I’ve never lived without Roe, and while I can’t precisely remember the first time someone working in abortion rights told me to expect that we would lose them soon, I know that it was more than 10 years ago. I also know that it takes time to adjust to the unsettling of established rights, of established law—decades of which were demolished in a few brief lines of Justice Samuel Alito’s 79-page majority opinion, issued Friday morning, in Dobbs v. Jackson Women’s Health Organization: “The Constitution does not confer a right to abortion; Roe and Casey are overruled; and the authority to regulate abortion is returned to the people and their elected representatives.” The people who show up later this week to help others get to a clinic, and those who scramble to support women who have had their abortion appointments canceled, have had time to plan for this moment. What many other people in the United States are about to go through is a kind of national catching-up. It will take time.
Yet before anyone had the chance to read the full opinion came a cast of former prosecutors who now work as professional legal commentators, who (fairly) called this, among other things, “a very dark day in America.” They are trying to describe how unprecedented this opinion is, while they are reaching for the familiar—to soothe ahead of the pain. They are asking if the era of looking to the court to protect our rights, with Dobbs, has ended. It’s not just the overturning of Roe, I believe, that unsettles. The whole idea of a rule of law that defines and protects rights is, correctly, feeling just as unstable. It’s just that this is not at all a new condition.
This did not start today, the power of the courts themselves to jeopardize liberty and obstruct justice. Many people in the United States have already been living outside the era of legally constituted “rights,” whether that’s due to the courts rolling back abortion rights or the right to vote. Far from breaking with precedent, the decision in Dobbs has only brought that condition nearer to more people’s lives.
Some will look for a solution to this erosion of rights within the same legal system that eroded them. That is understandable. To expand the court, to impose term limits, to abolish the Electoral College so that we never again end up with a majority of justices appointed by presidents who lost the popular vote—those are solutions, even if they depart from some norms, that still feel somewhat familiar and orderly. They involve clear steps that members of Congress could or could not take, campaign promises made or ignored, calm cable news discussions thereof (in the breaks between the January 6 hearings on attempts to undermine the Justice Department or news of patriot groups whose members have links to former Republican legislators menacing Pride events for kids).
That exaggerated and mostly unmerited hope for what the law can do is why we now have this decision. Locating the demand for abortion access in the courts, for example, made it a fight waged mostly by lawyers, which in turn pushed the movement—including providers and people who have abortions—to the margins. Resources that could have gone to expanding access went to crafting legal arguments that could, at best, slow the onslaught of abortion restrictions instituted by the Christian right. Clinic escorting, community abortion funds, informal networks ensuring access through travel and housing—that’s where abortion rights have been fought for by and on behalf of so many more people, and where abortion access will be defended now.
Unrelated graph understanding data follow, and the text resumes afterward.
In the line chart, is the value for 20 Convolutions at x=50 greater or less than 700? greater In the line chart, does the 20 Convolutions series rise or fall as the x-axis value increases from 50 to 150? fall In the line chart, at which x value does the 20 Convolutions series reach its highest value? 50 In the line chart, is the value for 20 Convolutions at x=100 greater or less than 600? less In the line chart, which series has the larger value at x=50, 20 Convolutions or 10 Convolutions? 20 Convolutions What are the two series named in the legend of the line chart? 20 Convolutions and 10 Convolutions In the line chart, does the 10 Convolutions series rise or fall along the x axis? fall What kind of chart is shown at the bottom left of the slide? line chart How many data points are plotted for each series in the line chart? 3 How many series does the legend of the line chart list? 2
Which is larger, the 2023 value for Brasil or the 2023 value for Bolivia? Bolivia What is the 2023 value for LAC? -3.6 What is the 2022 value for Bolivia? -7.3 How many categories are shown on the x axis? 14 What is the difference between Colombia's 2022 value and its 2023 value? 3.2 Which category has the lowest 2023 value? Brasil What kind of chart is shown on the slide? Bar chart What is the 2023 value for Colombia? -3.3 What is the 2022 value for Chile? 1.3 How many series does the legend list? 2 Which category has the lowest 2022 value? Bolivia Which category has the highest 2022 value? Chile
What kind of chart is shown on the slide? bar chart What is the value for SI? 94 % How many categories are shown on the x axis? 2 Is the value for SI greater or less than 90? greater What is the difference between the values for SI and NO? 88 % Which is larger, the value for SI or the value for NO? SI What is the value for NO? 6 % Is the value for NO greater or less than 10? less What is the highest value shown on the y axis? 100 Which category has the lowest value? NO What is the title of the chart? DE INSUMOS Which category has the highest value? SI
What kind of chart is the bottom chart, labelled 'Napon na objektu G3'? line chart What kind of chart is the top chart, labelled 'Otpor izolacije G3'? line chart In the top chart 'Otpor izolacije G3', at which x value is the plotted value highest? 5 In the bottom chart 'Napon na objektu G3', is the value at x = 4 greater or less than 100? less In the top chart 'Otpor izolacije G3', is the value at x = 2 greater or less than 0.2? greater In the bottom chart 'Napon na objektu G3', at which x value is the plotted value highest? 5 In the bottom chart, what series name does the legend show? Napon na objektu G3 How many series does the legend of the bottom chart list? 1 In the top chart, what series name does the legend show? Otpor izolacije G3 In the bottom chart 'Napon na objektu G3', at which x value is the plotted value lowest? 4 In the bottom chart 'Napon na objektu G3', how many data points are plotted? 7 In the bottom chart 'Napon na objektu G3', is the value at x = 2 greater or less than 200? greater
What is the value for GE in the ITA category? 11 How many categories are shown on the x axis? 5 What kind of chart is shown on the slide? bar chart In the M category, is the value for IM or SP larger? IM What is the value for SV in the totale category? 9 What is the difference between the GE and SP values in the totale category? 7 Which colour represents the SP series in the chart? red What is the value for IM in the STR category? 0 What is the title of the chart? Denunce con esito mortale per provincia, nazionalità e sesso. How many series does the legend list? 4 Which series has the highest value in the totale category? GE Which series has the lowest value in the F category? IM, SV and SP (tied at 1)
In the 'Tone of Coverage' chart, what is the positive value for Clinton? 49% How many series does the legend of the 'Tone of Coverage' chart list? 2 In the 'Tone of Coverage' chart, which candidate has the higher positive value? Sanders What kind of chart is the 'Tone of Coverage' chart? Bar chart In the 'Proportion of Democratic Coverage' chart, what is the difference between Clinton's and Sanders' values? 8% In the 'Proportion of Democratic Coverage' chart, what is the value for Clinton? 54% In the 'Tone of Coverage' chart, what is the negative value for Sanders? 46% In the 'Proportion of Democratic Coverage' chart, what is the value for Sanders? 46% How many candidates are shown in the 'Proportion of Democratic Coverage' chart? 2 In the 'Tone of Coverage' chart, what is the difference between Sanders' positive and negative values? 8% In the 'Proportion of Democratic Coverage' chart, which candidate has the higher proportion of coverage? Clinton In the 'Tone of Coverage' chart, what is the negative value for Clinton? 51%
There will still be a legal battle for abortion, one that now moves from the defense of constitutional rights to criminal defense—to challenge the criminalization of both providers and people who have abortions. People have been criminalized for the outcomes of their pregnancies, even with Roe: National Advocates for Pregnant Women, or NAPW, has identified at least 1,600 such cases since 1973 involving arrests or other deprivations of liberty, according to executive director Lynn Paltrow. That can include people criminalized for self-managed abortion, a method that will become more commonplace. Farah Diaz-Tello, senior counsel and legal director at the reproductive justice law and policy organization If/When/How, told me that at least 60 people have faced criminal penalties for self-managed abortions between 2000 and the present day, according to the preliminary findings of its research—which she cautioned is very likely an undercount. Groups like If/When/How and NAPW are growing networks of criminal defense attorneys with the expertise to take on these cases, as well as educating health care providers and child welfare workers on how to resist pregnancy criminalization.
Navigating the post-Roe world, though, will require going outside the law. As Laurie Bertram Roberts—executive director of the Yellowhammer Fund, an abortion fund based in Alabama, and co-founder of the Mississippi Reproductive Freedom Fund—put it when we spoke in the spring, “You have to be able to move in areas that may make people uncomfortable, that may not be fully ‘legal,’ while you are striving for what should be legal.” For all who have spent decades demanding that courts respect the constitutional right to an abortion—the rule of law itself—will they now do something they have argued against? Will they be willing to violate the law?